When the developers do fix their code, it could be just as simple for them to fix their mistakes by using Buffer constructors safely, rather than use the new methods. Or, if they choose, to use the new methods. It doesn’t matter, because they’re going to have to change the code, regardless.
When developers make mistakes, they have to fix them. We can’t make this essential fact of development go away by playing with deprecation behavior. So, let’s drop the deprecation and accept the consequences of fixing the code.
More importantly, this approach won’t penalize those who did use Buffer constructors properly, and safely.
And we won’t face the same question every six months: What are going to do about Buffer constructors.
Dithering is the worst possible choice to make
There are *two solutions to Buffer constructors: either we commit to runtime deprecation of their use in both node modules and applications, once and for all; or we undeprecate the constructors, albeit with all sorts of caveats attached in the documentation.

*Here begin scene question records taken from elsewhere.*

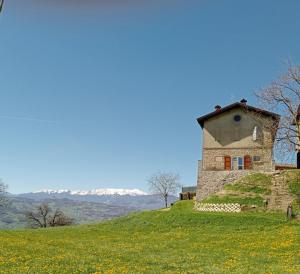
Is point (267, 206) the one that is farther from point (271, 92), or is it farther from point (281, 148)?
point (271, 92)

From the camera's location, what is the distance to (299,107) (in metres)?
53.8

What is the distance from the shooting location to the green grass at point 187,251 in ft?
62.0

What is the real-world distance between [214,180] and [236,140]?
9.20m

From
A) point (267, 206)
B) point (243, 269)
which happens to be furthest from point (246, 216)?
point (243, 269)

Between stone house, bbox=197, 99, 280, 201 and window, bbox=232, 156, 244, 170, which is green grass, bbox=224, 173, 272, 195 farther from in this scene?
window, bbox=232, 156, 244, 170

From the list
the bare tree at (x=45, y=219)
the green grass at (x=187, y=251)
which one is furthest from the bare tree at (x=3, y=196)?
the green grass at (x=187, y=251)

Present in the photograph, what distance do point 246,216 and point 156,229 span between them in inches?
412

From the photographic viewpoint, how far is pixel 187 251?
1055 inches

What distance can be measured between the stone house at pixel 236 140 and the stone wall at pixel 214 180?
18 cm

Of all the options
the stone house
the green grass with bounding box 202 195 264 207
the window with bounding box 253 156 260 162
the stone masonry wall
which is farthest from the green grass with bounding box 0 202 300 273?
the window with bounding box 253 156 260 162

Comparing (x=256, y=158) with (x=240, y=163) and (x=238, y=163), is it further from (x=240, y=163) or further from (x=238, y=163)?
(x=238, y=163)

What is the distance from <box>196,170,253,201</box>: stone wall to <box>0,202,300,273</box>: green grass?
48.4 feet

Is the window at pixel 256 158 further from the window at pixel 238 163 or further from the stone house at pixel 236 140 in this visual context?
the window at pixel 238 163

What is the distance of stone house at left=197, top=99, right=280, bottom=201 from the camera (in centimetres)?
6438
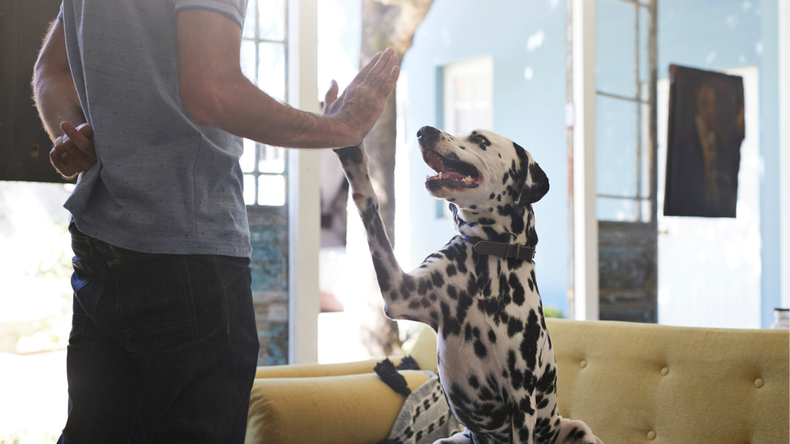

The first approach will, ultimately, create a significant amount of pain for a potentially longish period of time, as well as possibly burning out more than one module developer. We could ask for help from the community to offset some of this pain, but ultimately, we’re in for a world of hurt for a time.
The second approach will leave a potentially unsafe code construct in Node. But then, eval().
Regardless of path chosen, the Node TSC has to make a choice. Dithering is also a choice, but I guarantee, it’s the worst one.
*A third option is to keep deprecating the Buffer constructors and just ignore their use, ala Oracle and Java. However, the recent discussion on the issue demonstrates this approach isn’t palatable to the Node community.